Here is the herd eating up Costanza on February 20th. There’s a fair bit of grass here.
It has been a mild winter: this was last grazed in early November, so we had some good regrowth through the last three and a half months. The soils here are doing well with carbon and the soil life is coming back.
There are some weaker areas here and there, but those worms are helping us out. Most of the paddock now has good worm life.
One problem with winter is we get visits from sanglier, the French wild boar. There are a lot of holes around the place where they’ve come looking for some tasty grubs. I have to move the sods back to cover the holes and stamp them down.
Hermano the steer says Hi.
I didn’t know you have wild hogs in France. Do they destroy a lot of crops? Are they considered a nuisance or protected? Do you do anything special with them on your farm?
I’ve been having a difficult time with a raccoon and my chickens lately. Whenever I watch a kid movie with the hero being a fox or other critter who steals chickens, I identify with the farmer/villian. It’s different when one has to pick up the remains of what was once a productive chicken.

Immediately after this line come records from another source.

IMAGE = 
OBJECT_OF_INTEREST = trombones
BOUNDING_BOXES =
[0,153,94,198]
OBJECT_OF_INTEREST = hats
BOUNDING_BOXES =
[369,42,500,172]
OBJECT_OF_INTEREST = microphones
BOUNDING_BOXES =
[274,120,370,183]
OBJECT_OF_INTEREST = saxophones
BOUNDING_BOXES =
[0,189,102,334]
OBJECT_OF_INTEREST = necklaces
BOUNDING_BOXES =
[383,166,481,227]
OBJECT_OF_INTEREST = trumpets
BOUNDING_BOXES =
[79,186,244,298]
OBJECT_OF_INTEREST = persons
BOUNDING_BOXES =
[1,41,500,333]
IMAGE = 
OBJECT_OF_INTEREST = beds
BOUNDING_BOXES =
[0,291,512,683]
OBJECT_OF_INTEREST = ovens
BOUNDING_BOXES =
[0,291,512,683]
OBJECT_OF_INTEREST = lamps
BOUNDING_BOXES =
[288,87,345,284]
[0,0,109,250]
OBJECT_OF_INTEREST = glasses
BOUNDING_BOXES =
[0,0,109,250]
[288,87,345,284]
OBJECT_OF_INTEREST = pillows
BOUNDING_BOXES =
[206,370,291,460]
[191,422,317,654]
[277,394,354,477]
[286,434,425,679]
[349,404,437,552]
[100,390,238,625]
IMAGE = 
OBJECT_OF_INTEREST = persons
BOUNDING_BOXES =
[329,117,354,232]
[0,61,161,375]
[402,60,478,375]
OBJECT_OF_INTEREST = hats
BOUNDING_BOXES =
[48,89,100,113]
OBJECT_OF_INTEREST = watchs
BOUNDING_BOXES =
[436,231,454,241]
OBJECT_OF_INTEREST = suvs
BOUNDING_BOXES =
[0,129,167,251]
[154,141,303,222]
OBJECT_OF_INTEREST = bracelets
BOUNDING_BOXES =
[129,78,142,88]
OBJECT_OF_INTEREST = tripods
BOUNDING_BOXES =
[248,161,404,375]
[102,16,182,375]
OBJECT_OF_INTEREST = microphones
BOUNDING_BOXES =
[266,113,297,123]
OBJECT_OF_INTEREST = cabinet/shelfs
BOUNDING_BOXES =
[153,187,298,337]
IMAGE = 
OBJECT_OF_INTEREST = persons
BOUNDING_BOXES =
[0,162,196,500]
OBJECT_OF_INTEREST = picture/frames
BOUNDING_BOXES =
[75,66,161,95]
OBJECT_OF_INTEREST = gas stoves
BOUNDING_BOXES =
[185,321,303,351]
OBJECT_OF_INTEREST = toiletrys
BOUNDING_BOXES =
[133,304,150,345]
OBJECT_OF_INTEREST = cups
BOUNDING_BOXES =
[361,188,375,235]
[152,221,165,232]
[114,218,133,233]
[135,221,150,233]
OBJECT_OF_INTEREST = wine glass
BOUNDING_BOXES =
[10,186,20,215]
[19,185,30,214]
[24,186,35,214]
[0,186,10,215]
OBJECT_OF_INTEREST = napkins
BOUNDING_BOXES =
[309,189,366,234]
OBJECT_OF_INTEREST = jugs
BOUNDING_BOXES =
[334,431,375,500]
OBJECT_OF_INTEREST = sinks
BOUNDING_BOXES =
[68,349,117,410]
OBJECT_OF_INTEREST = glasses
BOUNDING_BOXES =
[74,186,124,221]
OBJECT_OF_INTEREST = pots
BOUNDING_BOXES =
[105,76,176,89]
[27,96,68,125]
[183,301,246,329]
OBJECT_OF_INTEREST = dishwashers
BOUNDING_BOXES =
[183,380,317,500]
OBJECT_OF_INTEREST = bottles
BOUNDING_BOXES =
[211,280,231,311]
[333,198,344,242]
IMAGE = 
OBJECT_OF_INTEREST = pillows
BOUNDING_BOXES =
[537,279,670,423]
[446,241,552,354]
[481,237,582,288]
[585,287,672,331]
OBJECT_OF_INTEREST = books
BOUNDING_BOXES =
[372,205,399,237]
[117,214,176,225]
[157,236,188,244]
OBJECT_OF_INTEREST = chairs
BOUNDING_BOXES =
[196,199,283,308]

They call them “sanglier”. It is what Asterix and Obelix eat, if you remember your comics. I don’t know about how much crop destruction they do, but they make holes in my better pastures. Sometimes the holes are several meters across where they have found a good supply of something tasty.
You can see these wild pig families run across the farms in the evenings. I haven’t seen one here in a while but I am finding new holes every week.
The boar are a nuisance and not protected. I let the local chasse (the hunt) use my farm and they hunt for deer, foxes and boar. And the occasional farmed pheasant that wanders around.
We’ve had trouble with foxes eating chickens in the past but for some reason they stopped coming here. Maybe it is Milkshake the killer barn cat who sleeps by the henhouse? But as for raccoons what would stop them? Livestock dogs?
Really nice grass! Fantastic for this time of year. We keep getting hit by the polar vortex, and although it tried to green up for a few days, we’re really brown.
An LGD should handle a raccoon. Maybe even a good farm dog.
Do the hunters ever share any of the venison or boar with you? Or are you just happy to have them gone?
Our grass goes brown in the summer, not the winter! I should take some photos of a paddock I seeded with fescue, red clover and birdsfoot trefoil. It was all green clover and trefoil in January. I’m still learning what grows when.
Yes the hunters give us some boar or venison (or both) each year. Sometimes it is really good, sometimes it is mostly stew meat. We think it is a cool part of the local culture so we are happy to have them. On Sundays you often bump in to someone you know out in the field in camo gear.